↓

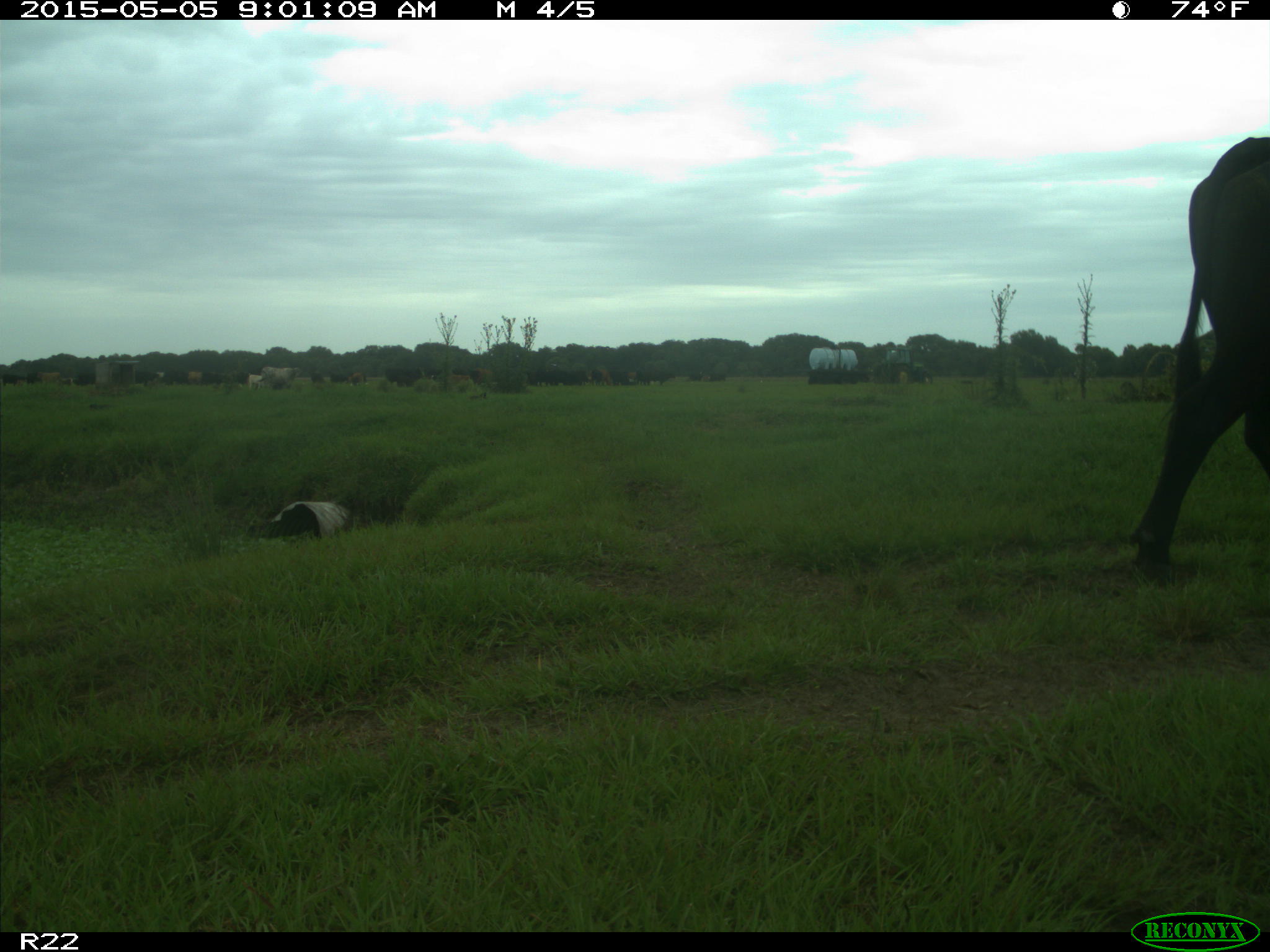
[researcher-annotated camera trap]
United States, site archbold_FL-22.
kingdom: Animalia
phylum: Chordata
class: Mammalia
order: Artiodactyla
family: Bovidae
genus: Bos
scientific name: Bos taurus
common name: domestic cow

↑

* Exercise description: Give back the lines above exactly, from the one with "United States, site archbold_FL-22." through the last line.

* Response area:
United States, site archbold_FL-22.
kingdom: Animalia
phylum: Chordata
class: Mammalia
order: Artiodactyla
family: Bovidae
genus: Bos
scientific name: Bos taurus
common name: domestic cow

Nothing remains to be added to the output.